▶ [Supplied data]:
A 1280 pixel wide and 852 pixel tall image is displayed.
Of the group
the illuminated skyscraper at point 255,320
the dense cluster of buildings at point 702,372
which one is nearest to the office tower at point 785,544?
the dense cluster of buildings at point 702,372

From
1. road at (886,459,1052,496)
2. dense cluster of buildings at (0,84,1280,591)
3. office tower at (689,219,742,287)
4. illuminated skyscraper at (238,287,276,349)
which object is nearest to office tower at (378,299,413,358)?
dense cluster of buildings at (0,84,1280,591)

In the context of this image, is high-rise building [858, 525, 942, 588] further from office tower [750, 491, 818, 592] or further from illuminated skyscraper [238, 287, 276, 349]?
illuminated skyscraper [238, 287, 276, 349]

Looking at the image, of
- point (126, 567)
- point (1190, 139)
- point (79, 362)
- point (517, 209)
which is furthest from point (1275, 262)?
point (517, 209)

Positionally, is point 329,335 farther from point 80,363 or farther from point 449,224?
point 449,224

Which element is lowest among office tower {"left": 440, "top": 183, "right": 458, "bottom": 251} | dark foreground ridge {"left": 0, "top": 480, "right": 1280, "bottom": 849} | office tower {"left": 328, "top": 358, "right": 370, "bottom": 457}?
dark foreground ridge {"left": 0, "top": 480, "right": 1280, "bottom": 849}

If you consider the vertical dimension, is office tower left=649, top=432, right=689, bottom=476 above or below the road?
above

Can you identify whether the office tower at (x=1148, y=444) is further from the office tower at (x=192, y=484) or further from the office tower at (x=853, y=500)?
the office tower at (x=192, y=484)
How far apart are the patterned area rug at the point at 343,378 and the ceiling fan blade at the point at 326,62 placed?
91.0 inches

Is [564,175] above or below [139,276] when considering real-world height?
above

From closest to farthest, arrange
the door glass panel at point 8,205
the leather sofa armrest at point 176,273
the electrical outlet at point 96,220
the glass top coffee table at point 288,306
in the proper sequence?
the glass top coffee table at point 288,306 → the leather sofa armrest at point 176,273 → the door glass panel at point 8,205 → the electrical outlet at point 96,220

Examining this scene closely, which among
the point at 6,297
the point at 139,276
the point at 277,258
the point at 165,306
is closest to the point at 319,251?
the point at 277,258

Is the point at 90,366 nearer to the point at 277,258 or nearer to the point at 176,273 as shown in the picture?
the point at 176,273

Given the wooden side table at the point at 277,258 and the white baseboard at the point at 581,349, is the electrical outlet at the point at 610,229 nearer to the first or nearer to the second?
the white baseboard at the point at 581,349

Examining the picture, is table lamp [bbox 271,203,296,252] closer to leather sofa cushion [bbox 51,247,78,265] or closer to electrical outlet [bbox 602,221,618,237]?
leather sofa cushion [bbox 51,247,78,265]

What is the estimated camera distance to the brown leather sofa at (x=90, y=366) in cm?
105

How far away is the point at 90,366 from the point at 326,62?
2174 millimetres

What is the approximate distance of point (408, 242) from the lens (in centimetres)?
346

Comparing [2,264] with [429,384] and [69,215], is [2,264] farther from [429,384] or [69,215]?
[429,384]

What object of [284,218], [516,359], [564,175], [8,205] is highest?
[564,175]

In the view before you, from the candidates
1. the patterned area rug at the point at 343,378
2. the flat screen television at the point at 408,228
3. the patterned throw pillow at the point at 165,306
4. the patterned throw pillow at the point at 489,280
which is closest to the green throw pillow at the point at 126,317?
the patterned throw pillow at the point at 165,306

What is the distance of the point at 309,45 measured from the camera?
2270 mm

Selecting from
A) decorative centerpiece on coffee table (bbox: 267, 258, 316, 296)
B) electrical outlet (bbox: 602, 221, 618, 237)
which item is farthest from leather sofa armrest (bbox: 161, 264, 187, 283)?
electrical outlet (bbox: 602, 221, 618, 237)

▶ [What you should do]:
Please copy out the entries word for word, beginning with the line that contains "Examining the picture, is" and continuing through the last line of the entries.

▶ [Complete answer]:
Examining the picture, is table lamp [bbox 271,203,296,252] closer to leather sofa cushion [bbox 51,247,78,265] or closer to electrical outlet [bbox 602,221,618,237]?
leather sofa cushion [bbox 51,247,78,265]

What is the estimated camera distance to the brown leather sofa at (x=90, y=366) in cm?
105

How far away is the point at 90,366 from the point at 326,62?
2174 millimetres

What is the approximate distance of point (408, 242) from the lens (in centimetres)?
346

Comparing [2,264] with [429,384] and [69,215], is [2,264] farther from [429,384] or [69,215]?
[429,384]

What object of [284,218], [516,359], [564,175], [8,205] is highest?
[564,175]

In the view before you, from the candidates
1. the patterned area rug at the point at 343,378
2. the flat screen television at the point at 408,228
3. the patterned throw pillow at the point at 165,306
4. the patterned throw pillow at the point at 489,280
which is closest to the green throw pillow at the point at 126,317?
the patterned throw pillow at the point at 165,306

What is the distance of the point at 309,45 measured from the camera?
2270 mm

Selecting from
A) decorative centerpiece on coffee table (bbox: 267, 258, 316, 296)
B) electrical outlet (bbox: 602, 221, 618, 237)
which item is farthest from leather sofa armrest (bbox: 161, 264, 187, 283)?
electrical outlet (bbox: 602, 221, 618, 237)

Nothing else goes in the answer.